The other rebuttal is that the steam rising from the trays of food is not the only warmth felt here. Many of the folks tonight are regulars. One woman, who attends every night that I have been here, dances in the door and does not let up until she finds her way out. On occasion, a fellow neighbor will bring a speaker and blast music, and tonight is no exception. Whether this accompaniment, or her excitement over the dinner tonight, (Chef Chris, director of FTW’s special pasta bolognese), is her cause for celebration is neither here nor there. As she waves her hands and moves her hips, she infects the whole room; volunteer and neighbor alike, with her joviality. Stan, another regular, always comes with a friendly loquaciousness, as well as a whole spiel about whatever book or record he has in his tote bag today. 

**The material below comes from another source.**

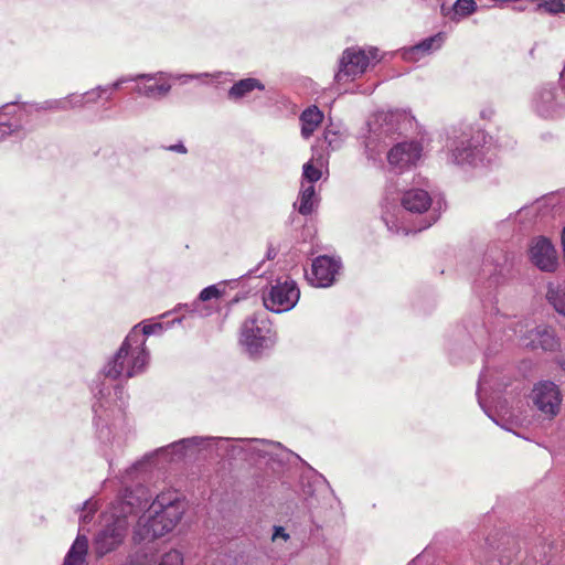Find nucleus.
<instances>
[{"label": "nucleus", "instance_id": "1", "mask_svg": "<svg viewBox=\"0 0 565 565\" xmlns=\"http://www.w3.org/2000/svg\"><path fill=\"white\" fill-rule=\"evenodd\" d=\"M149 359V352L143 348L142 334L130 331L94 381L92 391L95 398L93 404L95 426L99 441L111 450L110 452L107 449L104 450L109 468H113L111 455L120 451L125 445L124 433L121 430L114 433L111 427L121 428L125 422L124 411L128 404V395L124 386L116 381L128 380L143 373Z\"/></svg>", "mask_w": 565, "mask_h": 565}, {"label": "nucleus", "instance_id": "2", "mask_svg": "<svg viewBox=\"0 0 565 565\" xmlns=\"http://www.w3.org/2000/svg\"><path fill=\"white\" fill-rule=\"evenodd\" d=\"M150 500L151 494L142 484H137L134 489L125 487L111 503L107 523L95 539L97 555L104 556L121 544L127 534V516L146 508Z\"/></svg>", "mask_w": 565, "mask_h": 565}, {"label": "nucleus", "instance_id": "3", "mask_svg": "<svg viewBox=\"0 0 565 565\" xmlns=\"http://www.w3.org/2000/svg\"><path fill=\"white\" fill-rule=\"evenodd\" d=\"M185 507L175 491L159 493L136 525L134 537L149 542L171 532L184 514Z\"/></svg>", "mask_w": 565, "mask_h": 565}, {"label": "nucleus", "instance_id": "4", "mask_svg": "<svg viewBox=\"0 0 565 565\" xmlns=\"http://www.w3.org/2000/svg\"><path fill=\"white\" fill-rule=\"evenodd\" d=\"M413 117L405 110L379 111L369 122V135L365 138V154L373 163L380 161L386 147L413 127Z\"/></svg>", "mask_w": 565, "mask_h": 565}, {"label": "nucleus", "instance_id": "5", "mask_svg": "<svg viewBox=\"0 0 565 565\" xmlns=\"http://www.w3.org/2000/svg\"><path fill=\"white\" fill-rule=\"evenodd\" d=\"M446 160L462 168H477L490 164L493 154H489L487 136L483 131H454L446 142Z\"/></svg>", "mask_w": 565, "mask_h": 565}, {"label": "nucleus", "instance_id": "6", "mask_svg": "<svg viewBox=\"0 0 565 565\" xmlns=\"http://www.w3.org/2000/svg\"><path fill=\"white\" fill-rule=\"evenodd\" d=\"M42 110H70L66 98L46 100L43 104H29V103H8L0 107V121L12 126H17L14 131L3 132V140L9 137L15 139H23L28 130L25 128L30 118Z\"/></svg>", "mask_w": 565, "mask_h": 565}, {"label": "nucleus", "instance_id": "7", "mask_svg": "<svg viewBox=\"0 0 565 565\" xmlns=\"http://www.w3.org/2000/svg\"><path fill=\"white\" fill-rule=\"evenodd\" d=\"M382 56L375 46H351L340 55L334 73V83L343 85L360 78L370 67L375 66Z\"/></svg>", "mask_w": 565, "mask_h": 565}, {"label": "nucleus", "instance_id": "8", "mask_svg": "<svg viewBox=\"0 0 565 565\" xmlns=\"http://www.w3.org/2000/svg\"><path fill=\"white\" fill-rule=\"evenodd\" d=\"M276 342L271 326L264 315L248 317L241 328L239 343L252 358H259Z\"/></svg>", "mask_w": 565, "mask_h": 565}, {"label": "nucleus", "instance_id": "9", "mask_svg": "<svg viewBox=\"0 0 565 565\" xmlns=\"http://www.w3.org/2000/svg\"><path fill=\"white\" fill-rule=\"evenodd\" d=\"M218 439L226 441L216 447V456L236 458L248 457L268 458L275 460L279 457V451H282L279 443H274L267 439H234L218 437Z\"/></svg>", "mask_w": 565, "mask_h": 565}, {"label": "nucleus", "instance_id": "10", "mask_svg": "<svg viewBox=\"0 0 565 565\" xmlns=\"http://www.w3.org/2000/svg\"><path fill=\"white\" fill-rule=\"evenodd\" d=\"M530 108L539 118L557 120L565 115V85L546 83L537 86L530 99Z\"/></svg>", "mask_w": 565, "mask_h": 565}, {"label": "nucleus", "instance_id": "11", "mask_svg": "<svg viewBox=\"0 0 565 565\" xmlns=\"http://www.w3.org/2000/svg\"><path fill=\"white\" fill-rule=\"evenodd\" d=\"M300 298V289L295 280L277 281L267 294L263 295V302L267 310L282 313L291 310Z\"/></svg>", "mask_w": 565, "mask_h": 565}, {"label": "nucleus", "instance_id": "12", "mask_svg": "<svg viewBox=\"0 0 565 565\" xmlns=\"http://www.w3.org/2000/svg\"><path fill=\"white\" fill-rule=\"evenodd\" d=\"M531 398L536 409L547 419L558 415L563 396L559 387L552 381H541L532 390Z\"/></svg>", "mask_w": 565, "mask_h": 565}, {"label": "nucleus", "instance_id": "13", "mask_svg": "<svg viewBox=\"0 0 565 565\" xmlns=\"http://www.w3.org/2000/svg\"><path fill=\"white\" fill-rule=\"evenodd\" d=\"M171 78L172 75L163 72L135 74L134 92L140 97L160 100L170 93Z\"/></svg>", "mask_w": 565, "mask_h": 565}, {"label": "nucleus", "instance_id": "14", "mask_svg": "<svg viewBox=\"0 0 565 565\" xmlns=\"http://www.w3.org/2000/svg\"><path fill=\"white\" fill-rule=\"evenodd\" d=\"M342 268L341 259L328 255H321L312 260L310 271L306 273L308 282L317 288L331 287Z\"/></svg>", "mask_w": 565, "mask_h": 565}, {"label": "nucleus", "instance_id": "15", "mask_svg": "<svg viewBox=\"0 0 565 565\" xmlns=\"http://www.w3.org/2000/svg\"><path fill=\"white\" fill-rule=\"evenodd\" d=\"M513 257L503 250H492L483 262L482 271L494 285H501L512 277Z\"/></svg>", "mask_w": 565, "mask_h": 565}, {"label": "nucleus", "instance_id": "16", "mask_svg": "<svg viewBox=\"0 0 565 565\" xmlns=\"http://www.w3.org/2000/svg\"><path fill=\"white\" fill-rule=\"evenodd\" d=\"M422 153L423 147L418 141L397 142L388 150L387 161L393 169L403 171L415 166Z\"/></svg>", "mask_w": 565, "mask_h": 565}, {"label": "nucleus", "instance_id": "17", "mask_svg": "<svg viewBox=\"0 0 565 565\" xmlns=\"http://www.w3.org/2000/svg\"><path fill=\"white\" fill-rule=\"evenodd\" d=\"M531 262L543 271H554L558 265L557 252L546 237H536L530 247Z\"/></svg>", "mask_w": 565, "mask_h": 565}, {"label": "nucleus", "instance_id": "18", "mask_svg": "<svg viewBox=\"0 0 565 565\" xmlns=\"http://www.w3.org/2000/svg\"><path fill=\"white\" fill-rule=\"evenodd\" d=\"M521 344L525 348L544 351H555L558 348V341L551 327L537 326L520 337Z\"/></svg>", "mask_w": 565, "mask_h": 565}, {"label": "nucleus", "instance_id": "19", "mask_svg": "<svg viewBox=\"0 0 565 565\" xmlns=\"http://www.w3.org/2000/svg\"><path fill=\"white\" fill-rule=\"evenodd\" d=\"M228 282H236V279L227 281L223 280L217 284L205 287L201 290L198 296V299L189 305H184L189 312L196 313L200 317H207L211 315L212 310L209 305L205 302L212 299H218L223 297L226 292V286Z\"/></svg>", "mask_w": 565, "mask_h": 565}, {"label": "nucleus", "instance_id": "20", "mask_svg": "<svg viewBox=\"0 0 565 565\" xmlns=\"http://www.w3.org/2000/svg\"><path fill=\"white\" fill-rule=\"evenodd\" d=\"M433 199L429 192L422 188H412L402 193V207L413 214H423L429 211Z\"/></svg>", "mask_w": 565, "mask_h": 565}, {"label": "nucleus", "instance_id": "21", "mask_svg": "<svg viewBox=\"0 0 565 565\" xmlns=\"http://www.w3.org/2000/svg\"><path fill=\"white\" fill-rule=\"evenodd\" d=\"M443 40L444 38H425L419 43L403 49L402 56L405 61L417 62L439 50L443 46Z\"/></svg>", "mask_w": 565, "mask_h": 565}, {"label": "nucleus", "instance_id": "22", "mask_svg": "<svg viewBox=\"0 0 565 565\" xmlns=\"http://www.w3.org/2000/svg\"><path fill=\"white\" fill-rule=\"evenodd\" d=\"M225 441L213 436H192L178 440L177 446L186 447L189 454L194 451H210L216 454V447L224 444Z\"/></svg>", "mask_w": 565, "mask_h": 565}, {"label": "nucleus", "instance_id": "23", "mask_svg": "<svg viewBox=\"0 0 565 565\" xmlns=\"http://www.w3.org/2000/svg\"><path fill=\"white\" fill-rule=\"evenodd\" d=\"M255 89L264 90L265 85L257 78L248 77L235 82L227 92L230 100L238 102L248 97Z\"/></svg>", "mask_w": 565, "mask_h": 565}, {"label": "nucleus", "instance_id": "24", "mask_svg": "<svg viewBox=\"0 0 565 565\" xmlns=\"http://www.w3.org/2000/svg\"><path fill=\"white\" fill-rule=\"evenodd\" d=\"M382 220L386 224L388 231L393 233H403L407 235L413 231L404 225L403 212L396 205H390L388 203L383 205Z\"/></svg>", "mask_w": 565, "mask_h": 565}, {"label": "nucleus", "instance_id": "25", "mask_svg": "<svg viewBox=\"0 0 565 565\" xmlns=\"http://www.w3.org/2000/svg\"><path fill=\"white\" fill-rule=\"evenodd\" d=\"M440 10L445 18L459 21L475 13L478 4L475 0H456L451 7L443 4Z\"/></svg>", "mask_w": 565, "mask_h": 565}, {"label": "nucleus", "instance_id": "26", "mask_svg": "<svg viewBox=\"0 0 565 565\" xmlns=\"http://www.w3.org/2000/svg\"><path fill=\"white\" fill-rule=\"evenodd\" d=\"M87 553L88 540L79 534L68 550L63 565H88L86 559Z\"/></svg>", "mask_w": 565, "mask_h": 565}, {"label": "nucleus", "instance_id": "27", "mask_svg": "<svg viewBox=\"0 0 565 565\" xmlns=\"http://www.w3.org/2000/svg\"><path fill=\"white\" fill-rule=\"evenodd\" d=\"M319 202L318 194L313 184L301 183V189L298 196L297 210L301 215H309L317 207Z\"/></svg>", "mask_w": 565, "mask_h": 565}, {"label": "nucleus", "instance_id": "28", "mask_svg": "<svg viewBox=\"0 0 565 565\" xmlns=\"http://www.w3.org/2000/svg\"><path fill=\"white\" fill-rule=\"evenodd\" d=\"M323 119V114L317 106H311L302 111L300 115L301 121V136L305 139H308L312 136L315 130L321 124Z\"/></svg>", "mask_w": 565, "mask_h": 565}, {"label": "nucleus", "instance_id": "29", "mask_svg": "<svg viewBox=\"0 0 565 565\" xmlns=\"http://www.w3.org/2000/svg\"><path fill=\"white\" fill-rule=\"evenodd\" d=\"M177 444L178 441H174L168 446L157 449L152 455L148 456L147 459L160 455L164 457L167 461L182 460L189 454V450L186 447L177 446Z\"/></svg>", "mask_w": 565, "mask_h": 565}, {"label": "nucleus", "instance_id": "30", "mask_svg": "<svg viewBox=\"0 0 565 565\" xmlns=\"http://www.w3.org/2000/svg\"><path fill=\"white\" fill-rule=\"evenodd\" d=\"M535 4L536 12L551 15L565 14V0H530Z\"/></svg>", "mask_w": 565, "mask_h": 565}, {"label": "nucleus", "instance_id": "31", "mask_svg": "<svg viewBox=\"0 0 565 565\" xmlns=\"http://www.w3.org/2000/svg\"><path fill=\"white\" fill-rule=\"evenodd\" d=\"M323 139L330 150L334 151L341 148L344 141V134L333 127H327L323 134Z\"/></svg>", "mask_w": 565, "mask_h": 565}, {"label": "nucleus", "instance_id": "32", "mask_svg": "<svg viewBox=\"0 0 565 565\" xmlns=\"http://www.w3.org/2000/svg\"><path fill=\"white\" fill-rule=\"evenodd\" d=\"M162 329H163V326L159 322H156V323L143 324L142 328H140V324H137L130 331H137L138 333L142 334L143 348H146L147 337L151 335V334L159 333L162 331Z\"/></svg>", "mask_w": 565, "mask_h": 565}, {"label": "nucleus", "instance_id": "33", "mask_svg": "<svg viewBox=\"0 0 565 565\" xmlns=\"http://www.w3.org/2000/svg\"><path fill=\"white\" fill-rule=\"evenodd\" d=\"M302 177L307 182L306 184H313L321 178V170L316 168L311 161L303 164Z\"/></svg>", "mask_w": 565, "mask_h": 565}, {"label": "nucleus", "instance_id": "34", "mask_svg": "<svg viewBox=\"0 0 565 565\" xmlns=\"http://www.w3.org/2000/svg\"><path fill=\"white\" fill-rule=\"evenodd\" d=\"M146 466V460L138 461L130 466L124 475L120 476V483L126 486L129 480H135L137 478V473H139L142 468Z\"/></svg>", "mask_w": 565, "mask_h": 565}, {"label": "nucleus", "instance_id": "35", "mask_svg": "<svg viewBox=\"0 0 565 565\" xmlns=\"http://www.w3.org/2000/svg\"><path fill=\"white\" fill-rule=\"evenodd\" d=\"M135 81V74L134 75H122L118 77L115 82L107 85H102L104 89H107V93H109V96L107 99H111L113 93L117 89H119L124 84L134 83Z\"/></svg>", "mask_w": 565, "mask_h": 565}, {"label": "nucleus", "instance_id": "36", "mask_svg": "<svg viewBox=\"0 0 565 565\" xmlns=\"http://www.w3.org/2000/svg\"><path fill=\"white\" fill-rule=\"evenodd\" d=\"M83 511H84V513L81 515L79 532H78L77 536L79 534L83 535L82 532L84 531V525L92 520L93 514L95 512V505L93 503H90L89 501H86L84 503ZM84 536L87 539V536L85 534H84Z\"/></svg>", "mask_w": 565, "mask_h": 565}, {"label": "nucleus", "instance_id": "37", "mask_svg": "<svg viewBox=\"0 0 565 565\" xmlns=\"http://www.w3.org/2000/svg\"><path fill=\"white\" fill-rule=\"evenodd\" d=\"M105 93H107V89H104L102 85H98L95 88L83 93V96L85 97V105L96 104L99 99L103 98Z\"/></svg>", "mask_w": 565, "mask_h": 565}, {"label": "nucleus", "instance_id": "38", "mask_svg": "<svg viewBox=\"0 0 565 565\" xmlns=\"http://www.w3.org/2000/svg\"><path fill=\"white\" fill-rule=\"evenodd\" d=\"M70 109L81 108L85 106V97L83 94L73 93L65 97Z\"/></svg>", "mask_w": 565, "mask_h": 565}, {"label": "nucleus", "instance_id": "39", "mask_svg": "<svg viewBox=\"0 0 565 565\" xmlns=\"http://www.w3.org/2000/svg\"><path fill=\"white\" fill-rule=\"evenodd\" d=\"M221 73H217L215 75H212L213 77L217 78L220 77ZM211 75L209 73H196V74H182L175 76V78L180 79L182 83H188L191 79H202L204 77H210Z\"/></svg>", "mask_w": 565, "mask_h": 565}, {"label": "nucleus", "instance_id": "40", "mask_svg": "<svg viewBox=\"0 0 565 565\" xmlns=\"http://www.w3.org/2000/svg\"><path fill=\"white\" fill-rule=\"evenodd\" d=\"M437 220H438V215L435 212L429 213L424 218L423 223L420 224V226L416 231H423V230H426V228L430 227Z\"/></svg>", "mask_w": 565, "mask_h": 565}, {"label": "nucleus", "instance_id": "41", "mask_svg": "<svg viewBox=\"0 0 565 565\" xmlns=\"http://www.w3.org/2000/svg\"><path fill=\"white\" fill-rule=\"evenodd\" d=\"M282 539L284 541H287L289 539V534L286 533L285 529L282 526H275L274 533H273V540Z\"/></svg>", "mask_w": 565, "mask_h": 565}, {"label": "nucleus", "instance_id": "42", "mask_svg": "<svg viewBox=\"0 0 565 565\" xmlns=\"http://www.w3.org/2000/svg\"><path fill=\"white\" fill-rule=\"evenodd\" d=\"M479 404H480V406L483 408V411H484V413L488 415V417H489V418H491V419L494 422V424L500 425L501 427H503V428H504V429H507V430H511V428H510V427H508L505 424H501L497 417H494L492 414H490V413L488 412V409H486V407L483 406V404H482V402H481V399H480V398H479Z\"/></svg>", "mask_w": 565, "mask_h": 565}, {"label": "nucleus", "instance_id": "43", "mask_svg": "<svg viewBox=\"0 0 565 565\" xmlns=\"http://www.w3.org/2000/svg\"><path fill=\"white\" fill-rule=\"evenodd\" d=\"M12 127L13 128H10V125L8 126L7 124L0 121V142L3 141V132L12 130L14 131V128H17V126Z\"/></svg>", "mask_w": 565, "mask_h": 565}, {"label": "nucleus", "instance_id": "44", "mask_svg": "<svg viewBox=\"0 0 565 565\" xmlns=\"http://www.w3.org/2000/svg\"><path fill=\"white\" fill-rule=\"evenodd\" d=\"M265 263V260H262L257 267L254 269L248 270L244 276H262L263 273L259 274L262 265Z\"/></svg>", "mask_w": 565, "mask_h": 565}, {"label": "nucleus", "instance_id": "45", "mask_svg": "<svg viewBox=\"0 0 565 565\" xmlns=\"http://www.w3.org/2000/svg\"><path fill=\"white\" fill-rule=\"evenodd\" d=\"M169 150L174 151V152H179V153H185L186 152V148L181 142L177 143V145H173V146H170Z\"/></svg>", "mask_w": 565, "mask_h": 565}, {"label": "nucleus", "instance_id": "46", "mask_svg": "<svg viewBox=\"0 0 565 565\" xmlns=\"http://www.w3.org/2000/svg\"><path fill=\"white\" fill-rule=\"evenodd\" d=\"M492 115L493 110L491 108L481 111V117L484 119H490Z\"/></svg>", "mask_w": 565, "mask_h": 565}, {"label": "nucleus", "instance_id": "47", "mask_svg": "<svg viewBox=\"0 0 565 565\" xmlns=\"http://www.w3.org/2000/svg\"><path fill=\"white\" fill-rule=\"evenodd\" d=\"M276 256V253L274 249L269 248L266 255L267 259H273Z\"/></svg>", "mask_w": 565, "mask_h": 565}, {"label": "nucleus", "instance_id": "48", "mask_svg": "<svg viewBox=\"0 0 565 565\" xmlns=\"http://www.w3.org/2000/svg\"><path fill=\"white\" fill-rule=\"evenodd\" d=\"M522 329H523V327L518 324L516 328L513 330V332L514 333L522 332Z\"/></svg>", "mask_w": 565, "mask_h": 565}, {"label": "nucleus", "instance_id": "49", "mask_svg": "<svg viewBox=\"0 0 565 565\" xmlns=\"http://www.w3.org/2000/svg\"><path fill=\"white\" fill-rule=\"evenodd\" d=\"M108 96H109V93H105V94H104V96H103V98H105L106 100H108V99H107V97H108Z\"/></svg>", "mask_w": 565, "mask_h": 565}, {"label": "nucleus", "instance_id": "50", "mask_svg": "<svg viewBox=\"0 0 565 565\" xmlns=\"http://www.w3.org/2000/svg\"><path fill=\"white\" fill-rule=\"evenodd\" d=\"M561 365H562V369L565 371V362H563Z\"/></svg>", "mask_w": 565, "mask_h": 565}]
</instances>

Reverend Sara Smith, President, CEO, and founder of nOURish BRIDGEPORT, has a little mantra, “Food is a bridge that builds community.” This giddy comingling of volunteer and neighbor could very well not happen anywhere else, and helps us to fulfill our mission of nourishing bodies and spirits one meal at a time. Programs like Feel The Warmth are not only the most immediate calls to action on the front lines of the war against hunger, but their dynamics exemplify the nature of what it means to be human. We want to help each other, we long for connection, and we need to do that now more than ever.